PAGE TEXT:
Why in the world did Gail marry Sands, and stay with him - clearly she was a million dollar sitting duck? Though I would have given anything to see the deputies faces when Sands walked out of the house in a pink dress. Frankly that would have clenched it for me, but still a tragic story that was a real challenge to sort out and make sense of out of the madness that was Sands entire life.

Kathy Johnson
Kathy Johnson

Forgot to add that the sheriff was awarded the Sands property. His wife's daughter lives there now.

Kathy Johnson
Kathy Johnson

Just found this article on the Web. The writer did a great job, but there is one mistake. On the night of the shootout at the sheriff's home, the sheriff couldn't locate his gun in his vehicle and consequently never fired a shot. The two deputies were the ones with guns and did all the shooting.I am among a group of locals who don't think the ending of this horrible tragedy is what it appears. There's more to it than meets the eye and deals with the sheriff allegedly trying to get the Sands property LONG before the shootout took place.

Gail McCollum
Gail McCollum

Just for fun I typed in the name of a high school friend tonight as I have done many, many times and the first item that came up tonight was this article. I have wondered for years where my friend had gone (I had last talked to her before she left for Colorado). In high school she was Gail I and I was Gail II whenever friends referred to us so they could tell which of us they were talking about. She was a great person...bubbly..smiling all the time and from a great loving family. I had always thought she'd was living in Colorado with a hugh family and tons of grandchildren. Now I'm saddened to find that she is not with us any more and to find under what sickening circumstances we lost her. My heart stopped when I started reading this god-awfull tale. My heart goes out to her family - mother, sisters and even though Mr. Heaps isn't with us, to him also. I hope that her family found peace at last. I will keep them in my prayers.


There should be a movie made about this!

DATA RECORDS:

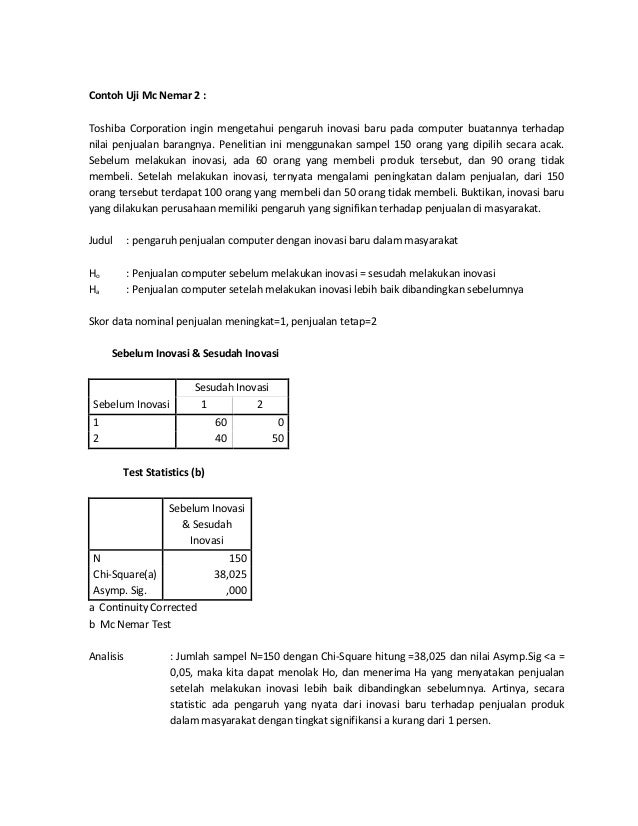 Contoh Uji Mc Nemar 2 :

Toshiba Corporation ingin mengetahui pengaruh inovasi baru pada computer buatannya terhadap nilai penjualan barangnya. Penelitian ini menggunakan sampel 150 orang yang dipilih secara acak. Sebelum melakukan inovasi, ada 60 orang yang membeli produk tersebut, dan 90 orang tidak membeli. Setelah melakukan inovasi, ternyata mengalami peningkatan dalam penjualan, dari 150 orang tersebut terdapat 100 orang yang membeli dan 50 orang tidak membeli. Buktikan, inovasi baru yang dilakukan perusahaan memiliki pengaruh yang signifikan terhadap penjualan di masyarakat.

Judul : pengaruh penjualan computer dengan inovasi baru dalam masyarakat

$H_o$ : Penjualan computer sebelum melakukan inovasi = sesudah melakukan inovasi
$H_a$ : Penjualan computer setelah melakukan inovasi lebih baik dibandingkan sebelumnya

Skor data nominal penjualan meningkat=1, penjualan tetap=2

Sebelum Inovasi & Sesudah Inovasi

| | Sesudah Inovasi | |
|---|---|---|
| Sebelum Inovasi | 1 | 2 |
| 1 | 60 | 0 |
| 2 | 40 | 50 |

Test Statistics (b)

| | Sebelum Inovasi & Sesudah Inovasi |
|---|---|
| N | 150 |
| Chi-Square(a) | 38,025 |
| Asymp. Sig. | ,000 |

a Continuity Corrected
b Mc Nemar Test

Analisis : Jumlah sampel N=150 dengan Chi-Square hitung =38,025 dan nilai Asymp.Sig <a = 0,05, maka kita dapat menolak Ho, dan menerima Ha yang menyatakan penjualan setelah melakukan inovasi lebih baik dibandingkan sebelumnya. Artinya, secara statistic ada pengaruh yang nyata dari inovasi baru terhadap penjualan produk dalam masyarakat dengan tingkat signifikansi a kurang dari 1 persen.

ACTIVITY 1:
In the reader comments, repeat the passage that begins at the words "Why in the world" and stops after "Sands entire life.".
ACTIVITY 2:
In the reader comments, why did high school friends refer to the two girls as Gail I and Gail II?

WRITTEN SOLUTION 1:
Why in the world did Gail marry Sands, and stay with him - clearly she was a million dollar sitting duck? Though I would have given anything to see the deputies faces when Sands walked out of the house in a pink dress. Frankly that would have clenched it for me, but still a tragic story that was a real challenge to sort out and make sense of out of the madness that was Sands entire life.

WRITTEN SOLUTION 2:
Friends used the names Gail I and Gail II so they could tell which of the two Gails they were talking about.